▶ [TEXTO FORNECIDO]

—————

Cristo voltou ao céu, onde se senta agora, entronizado à direita de Deus Pai e intercede por seu povo. Ele virá novamente no final da história e tornará todas as coisas novas, banindo o mal e a dor para sempre.

O evangelho é um presente. O evangelismo é o método de entrega

Agora, ele oferece gentilmente o presente da salvação a todos os que se arrependem de sua rebelião contra Deus e depositam sua confiança somente nele para salvá-los. Esse dom da salvação inclui o perdão de todos os pecados, a adoção como filhos de Deus, o dom do Espírito Santo que vive dentro deles e a vida eterna em infinita alegria com ele. Para serem salvos da condenação eterna, as pessoas devem ouvir (ou ler ou assinar) essa mensagem e responder com arrependimento e fé.

O evangelismo é o ato de compartilhar essa incrível notícia com as pessoas que precisam ouvi-la. É por isso que o evangelismo é uma prioridade urgente para o povo de Deus.

O conteúdo básico do evangelho é o mesmo, não importa onde uma pessoa viva ou que língua fale. Entretanto, para ser eficaz, a mensagem deve ser compreendida. No nível mais básico, isso significa que evangelistas eficazes devem falar e compreender a língua das pessoas às quais estão tentando chegar.

—————

▶ [ITENS LISTADOS]
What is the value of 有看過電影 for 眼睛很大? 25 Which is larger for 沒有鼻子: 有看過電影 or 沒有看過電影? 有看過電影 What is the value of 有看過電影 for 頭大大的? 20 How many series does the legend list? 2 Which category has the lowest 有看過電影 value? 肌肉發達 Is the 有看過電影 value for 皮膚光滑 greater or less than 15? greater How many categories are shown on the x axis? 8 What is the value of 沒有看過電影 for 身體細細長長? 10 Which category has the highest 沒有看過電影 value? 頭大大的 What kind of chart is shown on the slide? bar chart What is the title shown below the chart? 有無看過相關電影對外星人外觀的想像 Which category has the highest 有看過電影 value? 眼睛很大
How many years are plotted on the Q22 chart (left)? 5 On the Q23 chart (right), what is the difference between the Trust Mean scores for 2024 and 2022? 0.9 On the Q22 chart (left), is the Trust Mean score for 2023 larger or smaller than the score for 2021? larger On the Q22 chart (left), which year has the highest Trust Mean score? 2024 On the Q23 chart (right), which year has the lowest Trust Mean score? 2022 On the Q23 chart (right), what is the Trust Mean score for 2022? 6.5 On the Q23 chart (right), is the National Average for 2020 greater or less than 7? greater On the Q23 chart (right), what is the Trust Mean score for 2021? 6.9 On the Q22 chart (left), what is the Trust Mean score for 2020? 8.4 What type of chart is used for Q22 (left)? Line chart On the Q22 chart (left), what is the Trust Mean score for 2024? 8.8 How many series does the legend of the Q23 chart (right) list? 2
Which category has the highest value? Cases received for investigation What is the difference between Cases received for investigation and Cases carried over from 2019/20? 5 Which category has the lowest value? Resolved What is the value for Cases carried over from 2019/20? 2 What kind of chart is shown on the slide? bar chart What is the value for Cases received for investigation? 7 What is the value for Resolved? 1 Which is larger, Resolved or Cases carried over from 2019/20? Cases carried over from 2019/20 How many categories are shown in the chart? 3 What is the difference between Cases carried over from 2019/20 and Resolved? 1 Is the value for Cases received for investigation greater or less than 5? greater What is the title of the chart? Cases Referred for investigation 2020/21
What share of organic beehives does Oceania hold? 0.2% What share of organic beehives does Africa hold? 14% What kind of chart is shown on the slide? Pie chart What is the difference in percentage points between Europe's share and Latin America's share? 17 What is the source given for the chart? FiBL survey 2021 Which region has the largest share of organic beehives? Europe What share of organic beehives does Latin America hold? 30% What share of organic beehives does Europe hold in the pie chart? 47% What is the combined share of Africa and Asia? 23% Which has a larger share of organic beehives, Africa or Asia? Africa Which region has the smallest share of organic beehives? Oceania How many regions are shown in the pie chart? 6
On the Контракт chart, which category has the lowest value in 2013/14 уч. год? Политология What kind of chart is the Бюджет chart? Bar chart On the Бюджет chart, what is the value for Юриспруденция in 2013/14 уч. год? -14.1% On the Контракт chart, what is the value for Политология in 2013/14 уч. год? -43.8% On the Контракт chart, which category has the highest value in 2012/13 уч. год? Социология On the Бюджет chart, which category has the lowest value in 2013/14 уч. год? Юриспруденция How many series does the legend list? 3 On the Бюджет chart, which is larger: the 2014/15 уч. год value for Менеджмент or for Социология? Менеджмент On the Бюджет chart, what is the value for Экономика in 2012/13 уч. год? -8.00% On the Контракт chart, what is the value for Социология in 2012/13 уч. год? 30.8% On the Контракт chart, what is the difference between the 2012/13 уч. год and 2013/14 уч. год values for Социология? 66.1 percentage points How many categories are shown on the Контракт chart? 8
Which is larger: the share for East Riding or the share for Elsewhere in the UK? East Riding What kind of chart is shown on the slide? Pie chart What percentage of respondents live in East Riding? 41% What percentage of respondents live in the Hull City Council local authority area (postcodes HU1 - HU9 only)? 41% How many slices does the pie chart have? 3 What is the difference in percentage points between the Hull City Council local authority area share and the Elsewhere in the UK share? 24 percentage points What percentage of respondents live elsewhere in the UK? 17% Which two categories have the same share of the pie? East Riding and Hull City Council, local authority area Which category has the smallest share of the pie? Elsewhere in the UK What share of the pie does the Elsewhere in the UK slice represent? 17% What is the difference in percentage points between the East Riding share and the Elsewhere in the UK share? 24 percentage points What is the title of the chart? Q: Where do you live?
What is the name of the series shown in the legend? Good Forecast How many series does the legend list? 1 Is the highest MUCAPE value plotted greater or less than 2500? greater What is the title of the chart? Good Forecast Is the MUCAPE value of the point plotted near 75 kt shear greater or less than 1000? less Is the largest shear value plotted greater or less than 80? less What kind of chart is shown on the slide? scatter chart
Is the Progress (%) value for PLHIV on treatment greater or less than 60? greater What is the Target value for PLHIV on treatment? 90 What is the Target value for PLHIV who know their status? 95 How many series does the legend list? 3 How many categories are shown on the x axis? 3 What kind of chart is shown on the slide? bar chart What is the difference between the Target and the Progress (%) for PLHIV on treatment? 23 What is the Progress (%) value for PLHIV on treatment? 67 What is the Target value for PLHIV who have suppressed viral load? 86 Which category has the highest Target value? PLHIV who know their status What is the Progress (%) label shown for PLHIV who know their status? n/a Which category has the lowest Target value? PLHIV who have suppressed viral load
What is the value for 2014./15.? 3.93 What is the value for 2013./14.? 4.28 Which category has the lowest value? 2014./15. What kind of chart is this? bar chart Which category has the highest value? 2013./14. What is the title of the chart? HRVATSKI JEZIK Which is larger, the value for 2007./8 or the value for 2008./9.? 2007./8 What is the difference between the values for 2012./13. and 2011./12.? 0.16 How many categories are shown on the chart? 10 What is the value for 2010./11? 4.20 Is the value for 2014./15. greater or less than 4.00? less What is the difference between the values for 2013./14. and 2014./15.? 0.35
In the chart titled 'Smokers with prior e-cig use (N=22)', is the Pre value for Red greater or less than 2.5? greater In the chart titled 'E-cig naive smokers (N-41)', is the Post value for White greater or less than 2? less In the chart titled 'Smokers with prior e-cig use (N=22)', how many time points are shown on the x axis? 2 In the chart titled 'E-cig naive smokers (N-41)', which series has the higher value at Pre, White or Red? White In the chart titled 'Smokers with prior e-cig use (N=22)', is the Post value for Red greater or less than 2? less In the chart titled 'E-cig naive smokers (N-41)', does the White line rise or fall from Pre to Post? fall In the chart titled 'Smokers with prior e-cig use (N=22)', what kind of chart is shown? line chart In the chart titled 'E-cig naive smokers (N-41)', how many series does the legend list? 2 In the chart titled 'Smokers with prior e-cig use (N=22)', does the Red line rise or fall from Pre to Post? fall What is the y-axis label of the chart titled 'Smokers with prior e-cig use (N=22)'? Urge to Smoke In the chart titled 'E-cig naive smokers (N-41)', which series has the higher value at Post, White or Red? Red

—————

▶ [EXPLORE O MATERIAL]
1) No texto sobre o evangelismo, o que os evangelistas eficazes precisam falar e compreender?
2) Escreva a continuação do texto sobre o evangelismo a partir do ponto em que ele termina.
Os itens não são necessários para fazer estas tarefas.

▶ [RESPOSTAS DO EXERCÍCIO]
1) A língua das pessoas às quais estão tentando chegar.

2)
Assim como não seria bom ler o texto original grego do Novo Testamento diretamente para um típico não crente americano, também não é bom falar o evangelho em inglês para uma pessoa que fala apenas hindi ou chinês (ou para uma pessoa surda que não lê os lábios). Mesmo que uma pessoa saiba inglês suficiente para vender seus produtos aos turistas, ela pode não saber o suficiente para entender o evangelho e, de todo modo, as coisas profundas do coração são mais bem compreendidas na língua do coração de uma pessoa.

Evangelismo transcultural

Por essa razão, o evangelismo transcultural requer habilidades de comunicação efetivas na língua das pessoas que o evangelista está tentando alcançar. No entanto, a questão vai além da língua. A mensagem do evangelho pressupõe uma cosmovisão completa: a cosmovisão da Bíblia.

A Bíblia apresenta uma imagem da realidade que está em desacordo tanto com a cosmovisão secular como com a perspectiva de todas as demais religiões do mundo. Essa cosmovisão é detalhada no Antigo Testamento, e o Novo Testamento assume e se baseia em tudo o que é ensinado no Antigo. A Bíblia apresenta uma imagem muito específica de quem Deus é, o que requer, o que é o mundo, o que significa ser humano, o que deu errado conosco e com o mundo, como Deus age, qual será o destino de cada pessoa e para onde a história está indo, e a mensagem do evangelho pressupõe cada parte desse contexto.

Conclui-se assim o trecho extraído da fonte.